Brian slotted a coin in to open the front door then walked down the drive. Swiping his debit card, the car started. At the end of the lane, he stopped at the toll gate, it was not change-giving but he had prepared, folding in a five pound note and dropping in a pound coin and nine pennies. Again, he stopped at the toll gates at the beginning and end of the motorway, and at the traffic lights paid the mandatory three pounds to the windscreen washer.
Followed by this there was parking, train fare, a premium to get a seat, as he needed to sleep during the journey, a loophole the Sandmen had not yet considered. Then at the other end he paid the platform fees. His journey almost over and his wallet now considerably lighter, he stopped at the crossing. The light was red. He opened his wallet: five pounds ninety nine left, but he was also almost late and he would be hit with a fine equivalent to his morning's pay if he was late again. He slotted a one pound coin into the slot. The digital display flashed up: ETA for crossing 20 minutes. He would be late. He sighed and dropped in another coin, and again until the display showed only two minutes until crossing. By the time he got to work he only had one pound coin left, not enough for a coffee, but enough for a small plastic cup of water.

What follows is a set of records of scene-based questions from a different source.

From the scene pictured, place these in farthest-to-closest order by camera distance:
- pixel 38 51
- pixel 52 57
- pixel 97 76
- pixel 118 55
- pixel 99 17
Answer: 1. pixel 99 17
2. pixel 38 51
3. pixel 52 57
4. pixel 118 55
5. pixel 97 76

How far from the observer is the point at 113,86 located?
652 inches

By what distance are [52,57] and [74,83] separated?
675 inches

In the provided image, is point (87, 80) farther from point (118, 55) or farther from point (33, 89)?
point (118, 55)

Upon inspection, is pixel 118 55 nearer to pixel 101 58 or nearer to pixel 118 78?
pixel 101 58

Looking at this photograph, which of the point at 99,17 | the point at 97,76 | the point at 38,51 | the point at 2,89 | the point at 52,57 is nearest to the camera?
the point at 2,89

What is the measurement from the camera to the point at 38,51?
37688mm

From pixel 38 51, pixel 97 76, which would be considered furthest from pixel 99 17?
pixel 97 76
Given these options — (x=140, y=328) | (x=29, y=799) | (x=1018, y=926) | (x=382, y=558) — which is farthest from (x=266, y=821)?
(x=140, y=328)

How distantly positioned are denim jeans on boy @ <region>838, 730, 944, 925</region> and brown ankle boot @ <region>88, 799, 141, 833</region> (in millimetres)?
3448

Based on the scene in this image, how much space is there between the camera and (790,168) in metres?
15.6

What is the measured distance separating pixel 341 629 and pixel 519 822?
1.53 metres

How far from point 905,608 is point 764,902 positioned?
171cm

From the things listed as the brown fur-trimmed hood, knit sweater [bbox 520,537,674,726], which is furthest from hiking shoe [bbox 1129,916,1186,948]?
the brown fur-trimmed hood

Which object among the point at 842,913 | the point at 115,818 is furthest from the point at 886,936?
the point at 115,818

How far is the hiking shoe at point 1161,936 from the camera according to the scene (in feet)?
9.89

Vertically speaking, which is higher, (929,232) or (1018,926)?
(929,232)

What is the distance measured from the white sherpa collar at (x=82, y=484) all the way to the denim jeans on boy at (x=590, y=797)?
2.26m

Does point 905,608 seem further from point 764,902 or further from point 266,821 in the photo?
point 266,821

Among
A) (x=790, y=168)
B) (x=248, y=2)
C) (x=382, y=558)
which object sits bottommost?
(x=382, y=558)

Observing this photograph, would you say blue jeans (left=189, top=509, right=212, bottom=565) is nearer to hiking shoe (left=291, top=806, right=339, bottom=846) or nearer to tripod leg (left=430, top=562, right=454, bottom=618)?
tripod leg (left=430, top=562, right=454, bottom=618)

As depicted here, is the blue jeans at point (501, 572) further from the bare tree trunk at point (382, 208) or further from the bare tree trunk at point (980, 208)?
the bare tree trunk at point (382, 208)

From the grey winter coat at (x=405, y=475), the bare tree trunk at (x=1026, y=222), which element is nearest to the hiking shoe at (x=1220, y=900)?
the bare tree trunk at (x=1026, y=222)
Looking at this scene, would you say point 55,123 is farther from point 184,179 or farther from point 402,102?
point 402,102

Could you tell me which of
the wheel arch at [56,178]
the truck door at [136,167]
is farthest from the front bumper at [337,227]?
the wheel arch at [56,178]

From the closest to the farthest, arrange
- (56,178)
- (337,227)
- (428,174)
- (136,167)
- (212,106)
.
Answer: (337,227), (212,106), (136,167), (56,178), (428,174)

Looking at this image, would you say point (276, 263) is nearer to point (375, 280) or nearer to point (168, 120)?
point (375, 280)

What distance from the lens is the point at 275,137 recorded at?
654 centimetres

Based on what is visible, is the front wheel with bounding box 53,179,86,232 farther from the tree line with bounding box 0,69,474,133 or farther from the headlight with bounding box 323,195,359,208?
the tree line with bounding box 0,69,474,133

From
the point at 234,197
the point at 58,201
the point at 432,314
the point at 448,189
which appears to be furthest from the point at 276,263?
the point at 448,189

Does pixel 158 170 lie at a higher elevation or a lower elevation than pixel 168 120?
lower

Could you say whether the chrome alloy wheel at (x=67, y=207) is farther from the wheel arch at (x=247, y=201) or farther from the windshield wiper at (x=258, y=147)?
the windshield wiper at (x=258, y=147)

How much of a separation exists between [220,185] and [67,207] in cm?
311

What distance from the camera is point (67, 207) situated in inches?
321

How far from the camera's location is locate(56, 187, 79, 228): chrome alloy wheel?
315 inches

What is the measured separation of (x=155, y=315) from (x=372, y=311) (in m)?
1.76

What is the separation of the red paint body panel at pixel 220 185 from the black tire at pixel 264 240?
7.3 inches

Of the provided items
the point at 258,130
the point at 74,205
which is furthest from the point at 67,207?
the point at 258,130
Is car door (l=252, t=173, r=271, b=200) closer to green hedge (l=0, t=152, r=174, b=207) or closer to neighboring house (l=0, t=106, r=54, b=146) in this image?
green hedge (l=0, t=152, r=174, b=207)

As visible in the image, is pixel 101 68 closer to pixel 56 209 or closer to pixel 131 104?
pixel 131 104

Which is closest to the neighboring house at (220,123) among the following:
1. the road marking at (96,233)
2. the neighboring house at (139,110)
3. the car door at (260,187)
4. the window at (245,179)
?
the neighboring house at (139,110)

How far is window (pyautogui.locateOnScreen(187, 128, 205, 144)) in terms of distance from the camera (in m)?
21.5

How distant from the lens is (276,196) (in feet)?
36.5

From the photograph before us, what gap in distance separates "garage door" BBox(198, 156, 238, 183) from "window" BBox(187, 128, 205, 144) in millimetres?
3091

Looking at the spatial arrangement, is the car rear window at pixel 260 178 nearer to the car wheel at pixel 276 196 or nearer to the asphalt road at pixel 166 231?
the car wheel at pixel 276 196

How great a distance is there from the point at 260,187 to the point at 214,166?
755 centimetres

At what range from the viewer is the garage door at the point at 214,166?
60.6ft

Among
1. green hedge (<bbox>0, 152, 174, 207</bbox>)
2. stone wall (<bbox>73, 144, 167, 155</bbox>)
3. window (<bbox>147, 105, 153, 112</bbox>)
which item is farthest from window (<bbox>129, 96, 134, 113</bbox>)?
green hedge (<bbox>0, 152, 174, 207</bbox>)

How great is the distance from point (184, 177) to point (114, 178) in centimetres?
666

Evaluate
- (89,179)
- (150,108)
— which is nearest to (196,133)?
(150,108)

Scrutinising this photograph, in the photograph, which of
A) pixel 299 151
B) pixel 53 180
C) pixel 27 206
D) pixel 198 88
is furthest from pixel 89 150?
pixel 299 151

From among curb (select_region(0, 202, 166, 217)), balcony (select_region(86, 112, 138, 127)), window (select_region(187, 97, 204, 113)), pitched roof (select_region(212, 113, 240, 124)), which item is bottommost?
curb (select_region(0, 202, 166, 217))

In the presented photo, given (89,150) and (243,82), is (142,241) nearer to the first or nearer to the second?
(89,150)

Brian worked hard in the office, so much so his wallet would fill up through the day, leaving him enough for the journey home. When he arrived home he kissed his wife, then dropped a two pound coin in the Intimacy Tax meter.
Tim the Sandman already waited in the wardrobe, chuckling with delight at the tricks he had in store for the night. He fumbled in his bag of musical instruments, pulling out a recorder, a trumpet and a ukulele.